CHALLENGE:
Please quote the passage of the Monitored-UCB source code below between "FULL_RESTART_WHEN_REFRESH = True" and "number of break-points.", inclusive.

--- START OF DOCUMENT EXTRACT ---

Source code for Policies.Monitored_UCB

# -*- coding: utf-8 -*-
r""" The Monitored-UCB generic policy for non-stationary bandits.

- Reference: [["Nearly Optimal Adaptive Procedure for Piecewise-Stationary Bandit: a Change-Point Detection Approach". Yang Cao, Zheng Wen, Branislav Kveton, Yao Xie. arXiv preprint arXiv:1802.03692, 2018]](https://arxiv.org/pdf/1802.03692)
- It runs on top of a simple policy, e.g., :class:`UCB`, and :class:`Monitored_IndexPolicy` is a wrapper:

    >>> policy = Monitored_IndexPolicy(nbArms, UCB)
    >>> # use policy as usual, with policy.startGame(), r = policy.choice(), policy.getReward(arm, r)

- It uses an additional :math:`\mathcal{O}(K w)` memory for a window of size :math:`w`.

.. warning:: It can only work on basic index policy based on empirical averages (and an exploration bias), like :class:`UCB`, and cannot work on any Bayesian policy (for which we would have to remember all previous observations in order to reset the history with a small history)!
"""
from __future__ import division, print_function  # Python 2 compatibility

__author__ = "Lilian Besson"
__version__ = "0.9"

import numpy as np

try:
    from .with_proba import with_proba
    from .BaseWrapperPolicy import BaseWrapperPolicy
except ImportError:
    from with_proba import with_proba
    from BaseWrapperPolicy import BaseWrapperPolicy


#: Default value for the parameter :math:`\delta`, the lower-bound for :math:`\delta_k^{(i)}` the amplitude of change of arm k at break-point.
#: Default is ``0.05``.
DELTA = 0.1

#: Should we reset one arm empirical average or all? For M-UCB it is ``False`` by default.
PER_ARM_RESTART = False

#: Should we fully restart the algorithm or simply reset one arm empirical average? For M-UCB it is ``True`` by default.
FULL_RESTART_WHEN_REFRESH = True


#: Default value of the window-size. Give ``None`` to use the default value computed from a knowledge of the horizon and number of break-points.
WINDOW_SIZE = 50
WINDOW_SIZE = None

#: For any algorithm with uniform exploration and a formula to tune it, :math:`\alpha` is usually too large and leads to larger regret. Multiplying it by a 0.1 or 0.2 helps, a lot!

--- END OF DOCUMENT EXTRACT ---
--- START OF DATA EXCERPT ---

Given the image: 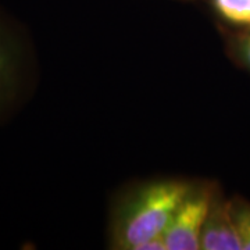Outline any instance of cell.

--- END OF DATA EXCERPT ---

WRITTEN RESPONSE:
FULL_RESTART_WHEN_REFRESH = True


#: Default value of the window-size. Give ``None`` to use the default value computed from a knowledge of the horizon and number of break-points.